> [Exercise requirements] Reproduce, word for word, the full post below about the in-laws.

> [Extract provided]
I Hate My Inlaws!

Toxic trolls

Posted on Fri, Jun. 28, 2013 at 12:49 pm

My husband's mother, father and father's second wife are toxic trolls.

His mother forced her way into our home in the middle of a move, got drunk daily on the magnums of wine she stocked as soon as she arrived, complained that we did not make enough time for her, and disappeared after going on a raging rant that I told her was beyond the pale. In the years since, she expressed pleasure to extended family when I miscarried, spoke rudely about me and cheered at the thought that marriages usually don't last more than 5 years.

His step-mother cornered me during a visit to their home to demand that I accept her religious beliefs. She is some kind of new age healer and that day, she wanted me to second her belief in ESP. I politely told her that this was not part of my belief system (as it happens, I am a scientist and an atheist, though I never made a bid deal of it with her). I changed the subject to things she might enjoy discussing. She literally huffed, ignored my effort, spun on her heels, and decided to ban me from her home. She has behaved exactly like FIL's wife #1 since then.

With the birth of our first child, I reached out to my FIL and asked him if he could talk with me about his position with regards to banning me. I got no response. For 2 years, I created events where he might meet with his grandchild, and found him to be rude to me on every occasion -- long silences, sneers, jumping at being critical if I gave him the chance (e.g. when he brought up moving next to a house whose owner was in jail for a violent offense, I expressed sympathy at how worried he might be about this and he sneered then shot me down for discussing something so painful to them. WTF?). Eventually, I stopped volunteering that he join us to the zoo or the aquarium and I told my husband that I was no longer ok with having these people (even potentially) in my or my kids' lives. I got no direct reaction on FIL's part. He hasn't tried to see our son in 6 months and hasn't asked about me or spoken to me throughout my husband's and my recent pregnancy. He removed me -- but not my husband -- from the address line of a birthday letter he sends our son.

> [Entries provided]
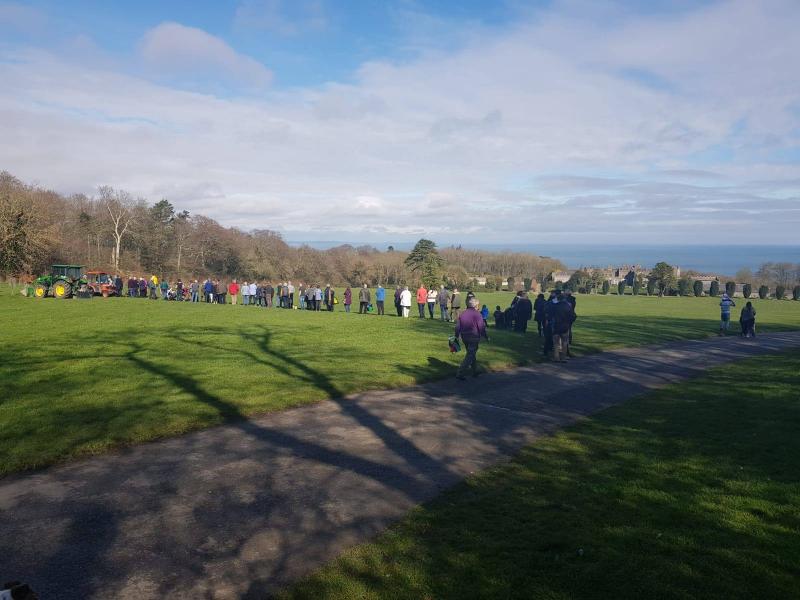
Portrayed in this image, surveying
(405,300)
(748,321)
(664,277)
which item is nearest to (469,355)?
(405,300)

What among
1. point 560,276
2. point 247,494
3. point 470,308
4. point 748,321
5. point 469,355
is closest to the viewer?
point 247,494

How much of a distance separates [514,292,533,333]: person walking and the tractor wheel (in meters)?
23.6

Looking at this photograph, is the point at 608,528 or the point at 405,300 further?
the point at 405,300

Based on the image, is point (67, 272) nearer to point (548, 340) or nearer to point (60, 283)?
point (60, 283)

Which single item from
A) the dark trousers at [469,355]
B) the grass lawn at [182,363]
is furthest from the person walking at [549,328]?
the dark trousers at [469,355]

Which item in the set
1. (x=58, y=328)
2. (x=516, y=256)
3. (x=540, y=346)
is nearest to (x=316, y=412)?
(x=540, y=346)

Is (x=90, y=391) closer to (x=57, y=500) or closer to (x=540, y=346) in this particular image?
(x=57, y=500)

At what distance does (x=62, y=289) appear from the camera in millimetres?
31516

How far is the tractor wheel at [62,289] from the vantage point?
103 ft

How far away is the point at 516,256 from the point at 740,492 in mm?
78507

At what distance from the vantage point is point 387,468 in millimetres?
7223

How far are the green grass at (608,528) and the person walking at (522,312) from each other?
13027 millimetres

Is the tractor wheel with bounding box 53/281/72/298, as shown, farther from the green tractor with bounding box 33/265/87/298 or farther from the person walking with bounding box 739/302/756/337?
the person walking with bounding box 739/302/756/337

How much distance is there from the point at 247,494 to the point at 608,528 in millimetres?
3574
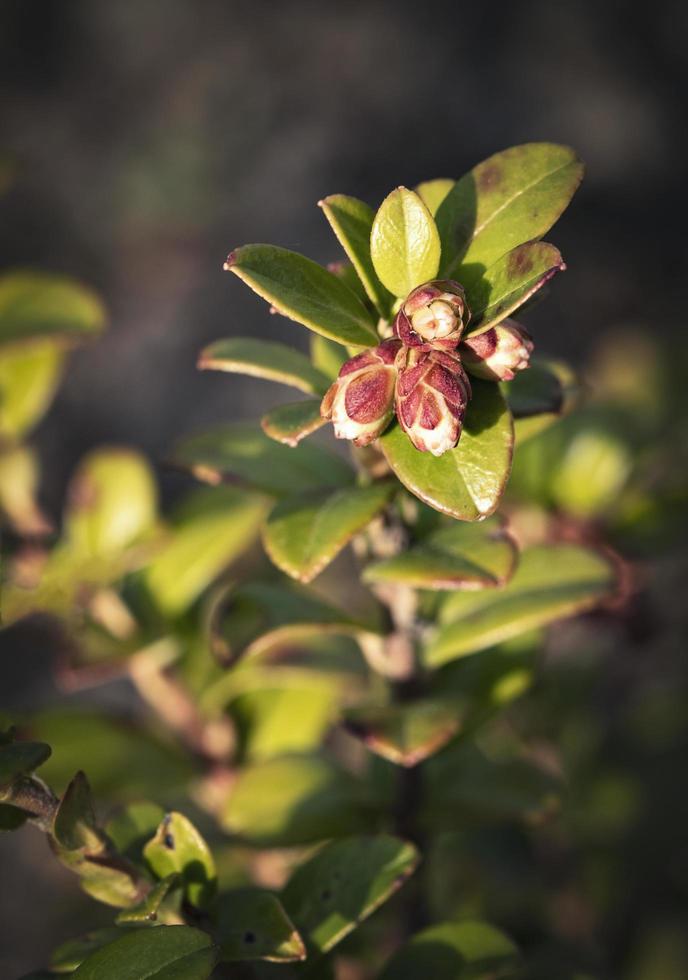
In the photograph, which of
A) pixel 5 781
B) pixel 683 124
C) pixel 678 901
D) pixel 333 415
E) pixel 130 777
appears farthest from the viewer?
pixel 683 124

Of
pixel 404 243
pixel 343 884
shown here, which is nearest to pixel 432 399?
pixel 404 243

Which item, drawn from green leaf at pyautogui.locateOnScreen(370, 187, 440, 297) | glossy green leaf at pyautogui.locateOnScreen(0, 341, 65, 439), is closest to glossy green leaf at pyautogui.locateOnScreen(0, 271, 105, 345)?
glossy green leaf at pyautogui.locateOnScreen(0, 341, 65, 439)

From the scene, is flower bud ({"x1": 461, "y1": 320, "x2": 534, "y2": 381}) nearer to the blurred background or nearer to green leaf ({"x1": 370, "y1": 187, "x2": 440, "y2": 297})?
green leaf ({"x1": 370, "y1": 187, "x2": 440, "y2": 297})

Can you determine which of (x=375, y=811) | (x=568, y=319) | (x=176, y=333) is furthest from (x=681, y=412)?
(x=176, y=333)

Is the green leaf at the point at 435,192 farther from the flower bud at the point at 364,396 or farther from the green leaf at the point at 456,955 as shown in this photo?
the green leaf at the point at 456,955

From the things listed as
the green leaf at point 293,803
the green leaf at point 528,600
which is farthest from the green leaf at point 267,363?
the green leaf at point 293,803

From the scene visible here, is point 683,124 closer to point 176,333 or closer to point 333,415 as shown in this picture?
point 176,333

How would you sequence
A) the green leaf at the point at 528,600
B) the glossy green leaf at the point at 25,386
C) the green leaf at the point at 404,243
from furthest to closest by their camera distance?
the glossy green leaf at the point at 25,386
the green leaf at the point at 528,600
the green leaf at the point at 404,243
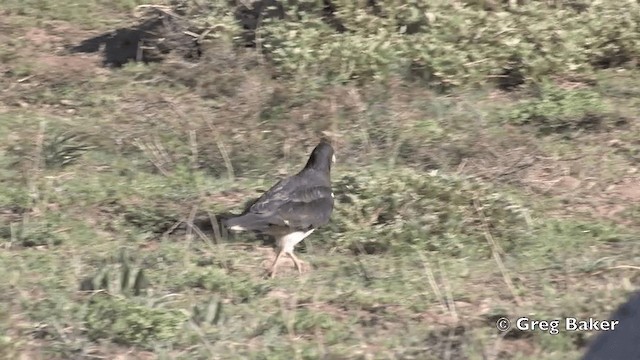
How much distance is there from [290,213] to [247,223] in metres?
0.33

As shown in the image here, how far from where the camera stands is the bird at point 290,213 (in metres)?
7.14

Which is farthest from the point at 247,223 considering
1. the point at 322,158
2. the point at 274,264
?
the point at 322,158

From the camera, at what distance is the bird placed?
714 centimetres

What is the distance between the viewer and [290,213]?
23.9 ft

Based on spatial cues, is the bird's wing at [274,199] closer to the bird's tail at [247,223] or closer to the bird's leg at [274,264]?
the bird's tail at [247,223]

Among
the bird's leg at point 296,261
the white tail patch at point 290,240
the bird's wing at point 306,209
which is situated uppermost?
the bird's wing at point 306,209

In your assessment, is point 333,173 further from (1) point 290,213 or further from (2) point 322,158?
(1) point 290,213

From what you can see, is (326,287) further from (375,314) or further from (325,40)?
(325,40)

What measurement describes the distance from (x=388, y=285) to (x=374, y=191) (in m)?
1.09

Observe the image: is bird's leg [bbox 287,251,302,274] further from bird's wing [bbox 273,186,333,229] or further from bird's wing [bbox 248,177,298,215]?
bird's wing [bbox 248,177,298,215]

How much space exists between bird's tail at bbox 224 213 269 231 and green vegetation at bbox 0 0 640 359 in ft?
0.83

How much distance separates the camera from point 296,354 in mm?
5809

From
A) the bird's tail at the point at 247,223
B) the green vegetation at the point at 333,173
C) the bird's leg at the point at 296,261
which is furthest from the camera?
the bird's leg at the point at 296,261

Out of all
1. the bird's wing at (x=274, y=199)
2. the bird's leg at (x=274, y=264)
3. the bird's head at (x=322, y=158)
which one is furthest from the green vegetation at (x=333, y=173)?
the bird's wing at (x=274, y=199)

> [Exercise answer]
I Hate My Inlaws!

Toxic trolls

Posted on Fri, Jun. 28, 2013 at 12:49 pm

My husband's mother, father and father's second wife are toxic trolls.

His mother forced her way into our home in the middle of a move, got drunk daily on the magnums of wine she stocked as soon as she arrived, complained that we did not make enough time for her, and disappeared after going on a raging rant that I told her was beyond the pale. In the years since, she expressed pleasure to extended family when I miscarried, spoke rudely about me and cheered at the thought that marriages usually don't last more than 5 years.

His step-mother cornered me during a visit to their home to demand that I accept her religious beliefs. She is some kind of new age healer and that day, she wanted me to second her belief in ESP. I politely told her that this was not part of my belief system (as it happens, I am a scientist and an atheist, though I never made a bid deal of it with her). I changed the subject to things she might enjoy discussing. She literally huffed, ignored my effort, spun on her heels, and decided to ban me from her home. She has behaved exactly like FIL's wife #1 since then.

With the birth of our first child, I reached out to my FIL and asked him if he could talk with me about his position with regards to banning me. I got no response. For 2 years, I created events where he might meet with his grandchild, and found him to be rude to me on every occasion -- long silences, sneers, jumping at being critical if I gave him the chance (e.g. when he brought up moving next to a house whose owner was in jail for a violent offense, I expressed sympathy at how worried he might be about this and he sneered then shot me down for discussing something so painful to them. WTF?). Eventually, I stopped volunteering that he join us to the zoo or the aquarium and I told my husband that I was no longer ok with having these people (even potentially) in my or my kids' lives. I got no direct reaction on FIL's part. He hasn't tried to see our son in 6 months and hasn't asked about me or spoken to me throughout my husband's and my recent pregnancy. He removed me -- but not my husband -- from the address line of a birthday letter he sends our son.